We sat in the delivery alleyway behind the shop. The road here was narrow and still dim, even at this hour of the morning. Next door, Mr. Fernstermacher, who ran the antique shop, was dragging his empty trash cans back in. It occurred to me that I had forgotten trash day. Another reason Morgana was likely to lay into me when I got back to the shop.

I was feeling especially peevish. There’s something about being called down by some dead, seven-year-old bitch that’s very bruising to the ego. I hated Emily even more than I hated Shelley Preston. At least, with Shelley, I knew where I stood. I knew she was a deceptive bitch who would rip my balls off, given the chance. Emily was an enigma. If she’d been alive today, she’d have been the type of girl who played with My Little Pony at age eighteen instead of screwing a long string of boyfriends like a normal teenage girl. The fact that
that
gave her power over me pissed me off to no end.

It also made me worry. I’ve noticed over the years that those who wield innocence and piety seemed to be gaining a stronger hold over me. I figured that was probably a bad sign, but I was frankly at a loss as to what to do about it. The one time I mentioned it to Morgana, she suggested I turn to a god—any god—for an answer. She thought it was possible I might still be saved, but I doubted that. For one thing, I had no desire to turn to a deity with the intention of begging for help. That was being a fair-weather friend, and I just didn’t do that shit. Plus, my father, who has lied to billions but never to me, has told me it makes no difference what spiritual path I follow. I could be a priest or an atheist for all he cared. I was still going to the same place when I died. He said human beings and demons have free will. I was neither, so I was shit out of luck in that department. Those are his exact words, by the way.

“Nick…”

I looked over at Vivian. She sat hunched in the passenger seat, one of our plastic shopping bags in her lap with the Curiosities logo on it. I had given her a list of things for her to gather from the shop if she wanted to learn to control the craft. Novice stuff. She had done so, and I’d made note of those things in the ledger so I could cover them with my wages. At least Morgana couldn’t accuse me of ripping off the shop.

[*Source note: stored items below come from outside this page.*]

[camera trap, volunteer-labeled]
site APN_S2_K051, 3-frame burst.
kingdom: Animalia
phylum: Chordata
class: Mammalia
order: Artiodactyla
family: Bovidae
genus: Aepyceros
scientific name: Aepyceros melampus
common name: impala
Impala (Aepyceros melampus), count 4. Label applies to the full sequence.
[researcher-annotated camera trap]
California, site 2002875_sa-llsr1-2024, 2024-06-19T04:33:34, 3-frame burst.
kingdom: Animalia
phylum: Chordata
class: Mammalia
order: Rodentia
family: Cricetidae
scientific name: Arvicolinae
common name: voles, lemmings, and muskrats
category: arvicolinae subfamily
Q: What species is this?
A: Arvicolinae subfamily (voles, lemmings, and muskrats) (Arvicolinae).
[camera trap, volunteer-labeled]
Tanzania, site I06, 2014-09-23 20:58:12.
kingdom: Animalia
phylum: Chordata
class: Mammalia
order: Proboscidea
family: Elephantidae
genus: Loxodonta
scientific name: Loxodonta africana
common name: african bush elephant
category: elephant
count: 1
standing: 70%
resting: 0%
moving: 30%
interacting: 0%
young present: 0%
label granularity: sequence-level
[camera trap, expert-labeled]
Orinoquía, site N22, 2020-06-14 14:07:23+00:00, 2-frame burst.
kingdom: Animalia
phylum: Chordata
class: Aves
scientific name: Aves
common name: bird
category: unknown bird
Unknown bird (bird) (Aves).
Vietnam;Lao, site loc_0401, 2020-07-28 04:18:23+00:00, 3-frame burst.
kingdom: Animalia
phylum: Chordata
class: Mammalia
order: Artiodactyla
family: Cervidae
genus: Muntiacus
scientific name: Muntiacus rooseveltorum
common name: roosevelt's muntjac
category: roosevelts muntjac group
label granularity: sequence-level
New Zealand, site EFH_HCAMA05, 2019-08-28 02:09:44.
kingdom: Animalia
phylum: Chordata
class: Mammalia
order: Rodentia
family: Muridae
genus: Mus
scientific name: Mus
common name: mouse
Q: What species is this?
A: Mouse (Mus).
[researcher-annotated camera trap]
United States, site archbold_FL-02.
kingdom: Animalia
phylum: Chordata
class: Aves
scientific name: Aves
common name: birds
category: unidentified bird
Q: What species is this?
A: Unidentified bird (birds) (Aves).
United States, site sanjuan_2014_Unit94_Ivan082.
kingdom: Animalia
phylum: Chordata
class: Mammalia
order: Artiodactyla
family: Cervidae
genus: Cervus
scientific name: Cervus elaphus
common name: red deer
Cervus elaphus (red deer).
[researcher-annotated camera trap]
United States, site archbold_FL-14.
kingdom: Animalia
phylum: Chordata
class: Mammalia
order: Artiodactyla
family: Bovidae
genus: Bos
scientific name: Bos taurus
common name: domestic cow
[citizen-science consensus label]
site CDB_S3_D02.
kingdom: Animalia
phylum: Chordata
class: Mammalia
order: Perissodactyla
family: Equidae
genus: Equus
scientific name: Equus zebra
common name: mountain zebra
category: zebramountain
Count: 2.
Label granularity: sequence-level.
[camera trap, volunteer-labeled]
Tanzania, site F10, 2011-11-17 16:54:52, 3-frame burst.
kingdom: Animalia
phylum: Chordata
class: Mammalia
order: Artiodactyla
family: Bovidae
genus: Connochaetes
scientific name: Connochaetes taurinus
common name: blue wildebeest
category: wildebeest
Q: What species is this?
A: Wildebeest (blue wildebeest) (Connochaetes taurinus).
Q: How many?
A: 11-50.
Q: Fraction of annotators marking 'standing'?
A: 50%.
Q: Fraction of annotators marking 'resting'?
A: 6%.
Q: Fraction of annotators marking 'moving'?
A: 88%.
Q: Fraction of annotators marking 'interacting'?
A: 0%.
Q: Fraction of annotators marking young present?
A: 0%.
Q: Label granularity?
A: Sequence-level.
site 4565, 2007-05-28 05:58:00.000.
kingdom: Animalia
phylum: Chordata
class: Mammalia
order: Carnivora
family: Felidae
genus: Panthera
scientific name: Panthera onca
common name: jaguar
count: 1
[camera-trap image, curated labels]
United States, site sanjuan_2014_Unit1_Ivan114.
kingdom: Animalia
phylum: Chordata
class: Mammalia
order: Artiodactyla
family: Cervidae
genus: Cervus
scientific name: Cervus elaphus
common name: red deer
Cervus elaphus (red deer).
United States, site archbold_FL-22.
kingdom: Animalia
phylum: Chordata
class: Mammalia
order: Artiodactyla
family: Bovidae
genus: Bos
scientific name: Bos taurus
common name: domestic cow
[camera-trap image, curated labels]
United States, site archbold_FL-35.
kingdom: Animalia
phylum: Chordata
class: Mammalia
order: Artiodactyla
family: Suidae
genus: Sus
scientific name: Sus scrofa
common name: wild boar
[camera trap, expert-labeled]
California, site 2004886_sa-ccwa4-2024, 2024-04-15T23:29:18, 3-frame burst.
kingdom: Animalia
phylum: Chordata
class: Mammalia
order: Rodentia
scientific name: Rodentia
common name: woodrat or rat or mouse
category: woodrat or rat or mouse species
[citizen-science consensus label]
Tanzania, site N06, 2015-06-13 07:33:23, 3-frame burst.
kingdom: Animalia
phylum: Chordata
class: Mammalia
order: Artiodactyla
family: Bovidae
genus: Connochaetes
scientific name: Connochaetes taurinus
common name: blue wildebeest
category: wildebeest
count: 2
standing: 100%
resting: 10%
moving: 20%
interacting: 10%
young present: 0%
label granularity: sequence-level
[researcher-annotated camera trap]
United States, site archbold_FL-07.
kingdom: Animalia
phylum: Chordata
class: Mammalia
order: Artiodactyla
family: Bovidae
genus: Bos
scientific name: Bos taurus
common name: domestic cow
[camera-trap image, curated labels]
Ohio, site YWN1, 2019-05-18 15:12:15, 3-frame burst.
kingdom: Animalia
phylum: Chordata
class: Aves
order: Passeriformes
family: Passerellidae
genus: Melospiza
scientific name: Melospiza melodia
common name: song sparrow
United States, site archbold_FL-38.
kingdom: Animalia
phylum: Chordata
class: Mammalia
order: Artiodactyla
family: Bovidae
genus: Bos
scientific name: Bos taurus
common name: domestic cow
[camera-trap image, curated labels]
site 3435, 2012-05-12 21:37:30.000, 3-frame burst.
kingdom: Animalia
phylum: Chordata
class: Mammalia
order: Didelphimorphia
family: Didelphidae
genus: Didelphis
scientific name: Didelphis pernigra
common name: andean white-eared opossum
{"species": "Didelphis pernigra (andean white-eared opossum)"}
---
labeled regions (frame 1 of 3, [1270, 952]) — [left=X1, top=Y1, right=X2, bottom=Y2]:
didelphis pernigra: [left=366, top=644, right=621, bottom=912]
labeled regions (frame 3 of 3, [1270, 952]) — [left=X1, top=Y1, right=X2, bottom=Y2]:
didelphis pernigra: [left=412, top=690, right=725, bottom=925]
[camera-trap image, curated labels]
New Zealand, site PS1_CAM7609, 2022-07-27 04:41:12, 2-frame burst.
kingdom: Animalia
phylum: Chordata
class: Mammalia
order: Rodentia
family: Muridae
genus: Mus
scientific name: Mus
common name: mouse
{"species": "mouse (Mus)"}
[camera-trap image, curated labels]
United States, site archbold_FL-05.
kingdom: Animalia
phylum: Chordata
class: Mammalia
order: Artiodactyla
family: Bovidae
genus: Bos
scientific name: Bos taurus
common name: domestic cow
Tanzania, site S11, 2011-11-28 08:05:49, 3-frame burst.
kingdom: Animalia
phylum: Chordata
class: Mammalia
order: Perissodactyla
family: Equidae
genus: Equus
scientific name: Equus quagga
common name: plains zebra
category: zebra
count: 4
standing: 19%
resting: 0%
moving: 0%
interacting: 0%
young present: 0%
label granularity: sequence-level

I eased back in my seat. “I’m sorry,” I said to her.

She looked very pretty sitting there. After she’d washed up, all her makeup had come off and she still looked amazing. She looked like a young Audrey Hepburn with red hair, the glowing innocence and the mysterious, almost Oriental cat eyes that worked so well together. Her lashes were long and dark, like a leopardess’s. She must have known what I was thinking, because she set the bag down on the floor of the car and scooted into my lap. She slid her arms around me, up under my arms, and brushed her mouth against mine, inviting me to kiss her. I cupped the back of her head and plunged my tongue deep into her mouth. Vivian could be sweet as well as sexy. She kissed me while hugging me against her. It felt good to be held that way, like she needed me to protect her.